▶ **WHAT YOU NEED TO DO**
(a) Answer these from the Arizona gun-law post, one line each:
(i) About how many of the roughly 6,000 eligible establishments have requested a "No Firearms" sign?
(ii) In how many other states does the NRA spokesman say similar laws are in effect?
(iii) What Flemish word does the post give for "deterrent"?
(b) In one to three sentences, explain why restaurant-owner Marc Peagler expects criminals to target places posting "No Firearms," according to the Arizona gun-law post.
(c) Reproduce the Arizona gun-law post word for word, starting at "In a masterpiece" and ending at "out for themselves.".

Thursday, October 1st, 2009

In a masterpiece of reporting-by-understatement (by a journalist who, unfortunately, is credited only as “loa”), the Flemish paper Het Nieuwsblad reported yesterday on that new law in Arizona, USA that you might have heard about that allows citizens to take their loaded firearms into café’s and restaurants where alcohol is served.

Bear in mind, though: The armed can come into those places, but they aren’t allowed to drink any alcohol themselves. And they can’t come in at all if the owner happens to think it might not be such a good idea and posts a “No Firearms” sign at the door: around 1,300 of the roughly 6,000 establishments eligible to welcome a bit of packed heat have thought the better of it and “requested such a sign,” although they also are allowed just to print one out for themselves.

(For example, bar owner Brad Henrich unwittingly helps us learn an interesting Flemish expression when in the article he characterizes the very idea of mixing weapons with alcohol as welhaast bezopen: roughly “just about plastered/smashed,” i.e. crazy with drink.)

Naturally, the National Rifle Association needs to be consulted here for its view of the issue, and spokesman J.P. Nelson helpfully points out that this is nothing new, that similar laws are in effect in 40 other states. He then adds:

Funny things happen in cafés. People want to have a weapon on them, and if the café-owner has no problem with that, then there should be no problem. If someone drinks and gets in a shootout and kills someone, then he naturally must be prosecuted by the law.

Indeed, some other establishment-owners positively welcome the new law as enabling a “deterrent” (afschrikmiddel). It’s precisely those places posting “No Firearms” that criminals will go after, claims restaurant-owner Marc Peagler: “[They] know that no one is there who can stop them.”

▶ **SUPPLIED MATERIAL**

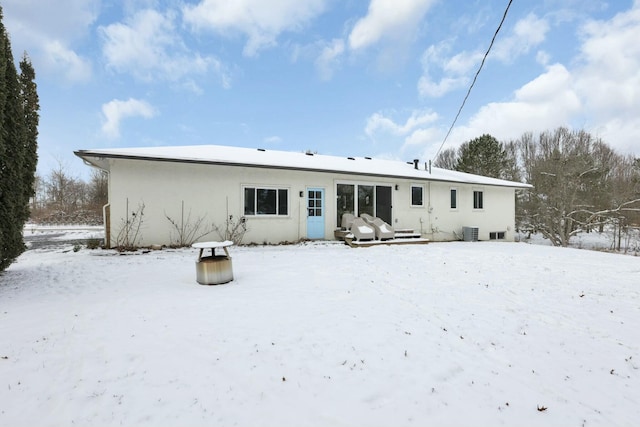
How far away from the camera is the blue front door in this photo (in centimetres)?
1098

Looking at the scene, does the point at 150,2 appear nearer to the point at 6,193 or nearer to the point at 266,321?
the point at 6,193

▶ **WRITTEN ANSWERS**
(a)
(i) Around 1,300.
(ii) 40.
(iii) Afschrikmiddel.

(b) Peagler claims criminals will go after those places because they know no one is there who can stop them.

(c)
In a masterpiece of reporting-by-understatement (by a journalist who, unfortunately, is credited only as “loa”), the Flemish paper Het Nieuwsblad reported yesterday on that new law in Arizona, USA that you might have heard about that allows citizens to take their loaded firearms into café’s and restaurants where alcohol is served.

Bear in mind, though: The armed can come into those places, but they aren’t allowed to drink any alcohol themselves. And they can’t come in at all if the owner happens to think it might not be such a good idea and posts a “No Firearms” sign at the door: around 1,300 of the roughly 6,000 establishments eligible to welcome a bit of packed heat have thought the better of it and “requested such a sign,” although they also are allowed just to print one out for themselves.